Estos matices aparecen en otros asuntos clave de la encíclica que guardan relación con el liberalismo. Por ejemplo, se dirá que cuando subraya la justicia y la caridad asociándolas con la política está apostando por el socialismo, pero el mismo pontífice recuerda que la justicia “significa que ningún individuo o grupo humano se puede considerar omnipotente, autorizado a pasar por encima de la dignidad y de los derechos de las otras personas singulares o de sus agrupaciones sociales” (171). Es una abierta admisión del liberalismo, centrado, precisamente, en la defensa de esos derechos, mientras que todas las variantes del socialismo propugnan su vulneración, en mayor o menor grado.
Es cierto que el Papa nos habla con admirada emoción del Buen Samaritano, pero en ese mismo contexto aclara que no tiene una posición determinada: “no hay una sola salida posible, una única metodología aceptable, una receta económica que pueda ser aplicada igualmente por todos, y supone que aun la ciencia más rigurosa pueda proponer caminos diferentes” (165).
Una sospecha final. Es posible que Francisco, al que algunos ven como un vendido a la izquierda, pueda actuar entre esos declarados enemigos de la Iglesia como una suerte de caballo de Troya.
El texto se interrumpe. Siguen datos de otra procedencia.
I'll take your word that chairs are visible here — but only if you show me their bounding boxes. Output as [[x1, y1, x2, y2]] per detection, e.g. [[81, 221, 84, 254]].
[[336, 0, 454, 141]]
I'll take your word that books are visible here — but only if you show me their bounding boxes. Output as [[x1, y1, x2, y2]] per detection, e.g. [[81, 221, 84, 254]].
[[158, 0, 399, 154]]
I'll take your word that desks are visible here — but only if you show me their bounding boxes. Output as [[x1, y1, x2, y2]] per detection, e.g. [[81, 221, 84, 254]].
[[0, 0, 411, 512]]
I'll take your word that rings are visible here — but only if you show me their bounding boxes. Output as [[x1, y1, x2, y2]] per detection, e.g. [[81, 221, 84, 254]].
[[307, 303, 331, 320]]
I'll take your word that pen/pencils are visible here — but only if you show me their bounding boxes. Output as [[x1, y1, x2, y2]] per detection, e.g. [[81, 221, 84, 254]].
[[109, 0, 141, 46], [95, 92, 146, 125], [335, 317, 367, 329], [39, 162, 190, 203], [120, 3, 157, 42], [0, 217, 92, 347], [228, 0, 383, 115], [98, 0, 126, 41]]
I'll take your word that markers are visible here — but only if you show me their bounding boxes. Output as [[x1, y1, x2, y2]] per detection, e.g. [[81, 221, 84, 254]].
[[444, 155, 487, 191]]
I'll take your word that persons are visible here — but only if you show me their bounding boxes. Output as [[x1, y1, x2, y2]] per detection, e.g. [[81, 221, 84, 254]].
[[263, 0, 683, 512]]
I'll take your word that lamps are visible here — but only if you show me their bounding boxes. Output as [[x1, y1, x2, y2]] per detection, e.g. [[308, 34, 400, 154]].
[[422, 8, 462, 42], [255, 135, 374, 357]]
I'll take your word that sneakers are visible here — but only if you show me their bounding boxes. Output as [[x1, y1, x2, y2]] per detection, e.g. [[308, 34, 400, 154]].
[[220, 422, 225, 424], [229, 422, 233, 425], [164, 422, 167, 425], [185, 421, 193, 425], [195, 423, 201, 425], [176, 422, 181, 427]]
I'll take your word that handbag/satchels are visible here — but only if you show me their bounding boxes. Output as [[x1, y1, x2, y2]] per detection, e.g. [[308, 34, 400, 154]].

Les arrebata el monopolio de banderas que creen suyas, como la paz, el indigenismo, el ecologismo, el feminismo, el rechazo a la pena de muerte y al economicismo, etc. Eso es cierto. Pero lo hace sin renunciar a ninguna bandera importante, y dejando mensajes que son veneno para la izquierda, como la condena al relativismo moral.
Me permito terminar por el principio de esta encíclica, a saber, por su título. Si somos todos hermanos, no les será fácil a los antiliberales de todos los partidos convencernos de que la Iglesia rechaza la opción liberal de respetarnos a todos.